Griechenland

Parlament in Athen stimmt strengem Sparhaushalt zu

Haushalts-Debatte im griechischen Parlament

Haushalts-Debatte im griechischen Parlament

Das griechische Parlament hat nach fünftägiger Debatte den härtesten Haushalt in der jüngsten Geschichte des Landes gebilligt. Mit dem Budget, das weitere Steuererhöhungen und Ausgabenkürzungen vorsieht, soll ein Bankrott verhindert werden.

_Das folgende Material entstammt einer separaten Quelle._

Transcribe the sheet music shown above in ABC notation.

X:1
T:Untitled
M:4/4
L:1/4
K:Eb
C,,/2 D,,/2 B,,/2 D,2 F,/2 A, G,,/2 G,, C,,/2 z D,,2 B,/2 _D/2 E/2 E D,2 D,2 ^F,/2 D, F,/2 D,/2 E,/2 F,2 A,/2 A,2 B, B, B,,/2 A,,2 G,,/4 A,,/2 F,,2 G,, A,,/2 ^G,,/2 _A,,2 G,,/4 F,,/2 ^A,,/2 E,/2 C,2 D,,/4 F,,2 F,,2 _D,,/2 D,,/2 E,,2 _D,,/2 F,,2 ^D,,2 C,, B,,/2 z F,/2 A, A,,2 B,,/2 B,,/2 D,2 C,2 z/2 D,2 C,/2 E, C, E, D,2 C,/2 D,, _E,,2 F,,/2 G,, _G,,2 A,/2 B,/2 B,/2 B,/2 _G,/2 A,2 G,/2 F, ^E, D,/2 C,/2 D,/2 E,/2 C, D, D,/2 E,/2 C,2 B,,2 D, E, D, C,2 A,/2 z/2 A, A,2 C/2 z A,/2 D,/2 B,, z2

Für den Haushalt 2011 stimmten alle 156 Abgeordneten der regierenden Sozialisten. Dagegen votierten 142 Abgeordnete der konservativen und kommunistischen Opposition. Zwei Abgeordnete fehlten bei der Abstimmung.

Der Etat sieht massive Sparmassnahmen und Mehrbelastungen für die Bürger vor. Für viele Produkte, darunter Lebensmittel und alkoholfreie Getränke, soll ab Januar der höhere Mehrwertsteuersatz von 23 Prozent gelten. Der mittlere Mehrwertsteuersatz soll von 11 auf 13 Prozent erhöht werden.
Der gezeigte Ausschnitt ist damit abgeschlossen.